発信は「協働化」のいちばん身近な一歩 — 2026年の処遇改善が後押しする、知恵を分かち合う働き方

執筆: けありんぐ編集部介護福祉けありんぐ 編集部

発信は「協働化」のいちばん身近な一歩 — 2026年の処遇改善が後押しする、知恵を分かち合う働き方

要点

  • 2026年(令和8年度)の介護報酬改定では、処遇改善の臨時改定が6月に施行され、「生産性向上・協働化」に取り組む事業所をより手厚く評価する新区分が設けられた。
  • 「協働化」と聞くと事業所どうしの連携のような大きな話に見えるが、現場の知恵を言葉にして分かち合う「発信」も、協働化のいちばん身近な実践である。
  • 一人が抱える工夫を外に開けば、似た試行錯誤を繰り返さずに済む。発信は、業務改善や生産性向上の土台になりうる。
  • 制度の追い風がある今こそ、「自分の当たり前」を発信に変える絶好のタイミング。
  • 制度・報酬の話は出典をたどれる範囲で。ここでは厚生労働省の公開情報に沿って整理する。
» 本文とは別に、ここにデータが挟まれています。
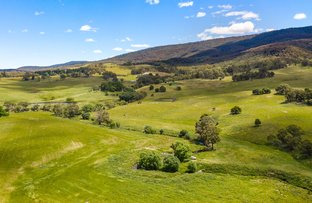 Picture of 756 Hereford Hall Road, Braidwood NSW 2622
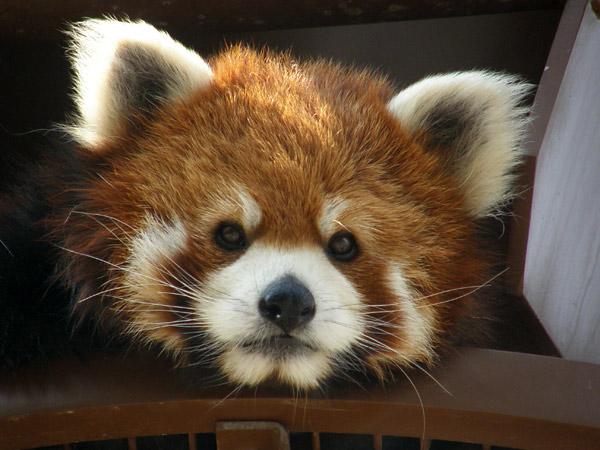 旭山動物園 レッサーパンダの写真画像16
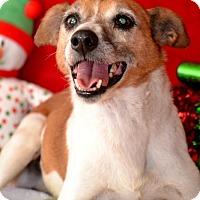 Adopt A Pet :: Jack - Okeechobee, FL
「協働化って、結局うちの施設には関係ない話だよね」 「報酬改定とか生産性向上とか、現場の自分にはピンとこない」 「発信が大事なのは分かるけど、それが制度の話とどうつながるの?」

——2026年、介護をめぐる制度はまた一つ動きました。耳慣れない言葉が並ぶと、つい「経営や事務方の話」と感じてしまうかもしれません。けれど、今回の変化は、現場で働く一人ひとりの「知恵を分かち合う」という、とても身近な行為と地続きです。本記事は介護福祉けありんぐのコラム開設にあたって最初にお届けする記事として、2026年の処遇改善が後押しする「協働化」という流れを、現場の発信という切り口から読み解きます。

2026年、介護の制度は「協働化」を後押しし始めた

まず、足元で起きている変化を、出典をたどれる範囲で確認しておきます。

厚生労働省の令和8年度介護報酬改定についてによると、2026年(令和8年度)には処遇改善に関する臨時的な改定が行われ、関連する告示・通知が公開されています。報道や各種解説では、この改定で介護従事者を対象とした賃上げに加え、生産性向上や協働化に取り組む事業所の介護職員を対象とした上乗せの措置が設けられたとされています(具体的な金額や算定要件は事業所の状況やサービス種別によって異なるため、詳細は所属の担当部署や公式資料でご確認ください)。

ここで大切なのは、金額の細かい話ではありません。注目したいのは、「生産性向上」や「協働化」に取り組むことが、これまで以上に評価される流れになったという方向性です。

「協働化」という言葉は、しばしば事業所どうしの大規模な連携や経営統合のような、大きなスケールで語られます。けれど、その本質は「一人や一施設で抱え込まず、力や知恵を持ち寄って効率と質を高めること」にあります。だとすれば、現場で働く私たち一人ひとりにも、できる協働化があるはずです。

「協働化」のいちばん身近な形が、現場の発信

では、現場の介護福祉職にとっての「協働化」とは何でしょうか。私たちは、その入り口のひとつが発信だと考えています。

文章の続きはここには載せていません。